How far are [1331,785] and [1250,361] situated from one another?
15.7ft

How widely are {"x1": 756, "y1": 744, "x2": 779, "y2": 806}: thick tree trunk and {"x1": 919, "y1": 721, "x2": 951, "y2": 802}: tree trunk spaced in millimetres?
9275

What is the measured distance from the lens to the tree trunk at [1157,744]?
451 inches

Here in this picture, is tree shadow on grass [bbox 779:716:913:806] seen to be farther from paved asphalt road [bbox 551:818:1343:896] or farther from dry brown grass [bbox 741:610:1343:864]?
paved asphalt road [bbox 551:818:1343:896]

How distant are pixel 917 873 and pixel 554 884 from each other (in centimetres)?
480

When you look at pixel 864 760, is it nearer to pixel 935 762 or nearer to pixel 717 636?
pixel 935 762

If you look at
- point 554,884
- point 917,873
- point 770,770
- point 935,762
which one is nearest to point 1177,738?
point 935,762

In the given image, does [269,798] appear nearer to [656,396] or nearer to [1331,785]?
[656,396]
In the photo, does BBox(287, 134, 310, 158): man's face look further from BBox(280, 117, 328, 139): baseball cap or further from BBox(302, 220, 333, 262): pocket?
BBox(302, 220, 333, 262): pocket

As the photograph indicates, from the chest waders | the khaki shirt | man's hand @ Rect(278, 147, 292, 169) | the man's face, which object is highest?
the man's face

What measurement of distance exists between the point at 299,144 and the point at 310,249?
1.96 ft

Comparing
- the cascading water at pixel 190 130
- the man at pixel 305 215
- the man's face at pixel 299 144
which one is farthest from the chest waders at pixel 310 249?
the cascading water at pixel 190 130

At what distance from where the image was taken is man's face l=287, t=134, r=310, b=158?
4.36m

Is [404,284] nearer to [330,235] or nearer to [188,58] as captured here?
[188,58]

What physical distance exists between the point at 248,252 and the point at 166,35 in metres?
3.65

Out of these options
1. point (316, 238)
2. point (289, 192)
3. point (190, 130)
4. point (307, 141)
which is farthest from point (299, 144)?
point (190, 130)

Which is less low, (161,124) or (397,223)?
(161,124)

______________________________

Exercise: Reproduce the material above verbatim, line by line and in its original order, from the first line through the last.

In response:
How far are [1331,785] and [1250,361] situated from one another?
15.7ft

How widely are {"x1": 756, "y1": 744, "x2": 779, "y2": 806}: thick tree trunk and {"x1": 919, "y1": 721, "x2": 951, "y2": 802}: tree trunk spaced in millimetres?
9275

What is the measured distance from the lens to the tree trunk at [1157,744]?
451 inches

Here in this picture, is tree shadow on grass [bbox 779:716:913:806] seen to be farther from paved asphalt road [bbox 551:818:1343:896] or farther from dry brown grass [bbox 741:610:1343:864]?
paved asphalt road [bbox 551:818:1343:896]

How distant are pixel 917 873 and pixel 554 884 from each other (in centimetres)?
480

When you look at pixel 864 760, is it nearer to pixel 935 762 or nearer to pixel 717 636?
pixel 935 762

If you look at
- point 554,884
- point 917,873
- point 770,770
- point 935,762
which one is nearest to point 1177,738?
point 935,762

In the given image, does [269,798] appear nearer to [656,396] or nearer to [1331,785]?
[656,396]
In the photo, does BBox(287, 134, 310, 158): man's face look further from BBox(280, 117, 328, 139): baseball cap or further from BBox(302, 220, 333, 262): pocket?
BBox(302, 220, 333, 262): pocket

As the photograph indicates, from the chest waders | the khaki shirt | man's hand @ Rect(278, 147, 292, 169) | the man's face, which object is highest?
the man's face

What measurement of distance exists between the point at 299,144 and the point at 310,249?
1.96 ft

Comparing
- the cascading water at pixel 190 130
- the man at pixel 305 215
- the man's face at pixel 299 144
which one is farthest from the chest waders at pixel 310 249?
the cascading water at pixel 190 130

At what distance from where the image was taken is man's face l=287, t=134, r=310, b=158?
4.36m

Is [404,284] nearer to [330,235] or nearer to [188,58] as captured here?
[188,58]

What physical distance exists between the point at 248,252 and the point at 166,35 in metres?
3.65

Out of these options
1. point (316, 238)
2. point (289, 192)
3. point (190, 130)
4. point (307, 141)
which is farthest from point (299, 144)?
point (190, 130)

Which is less low, (161,124) or (397,223)?
(161,124)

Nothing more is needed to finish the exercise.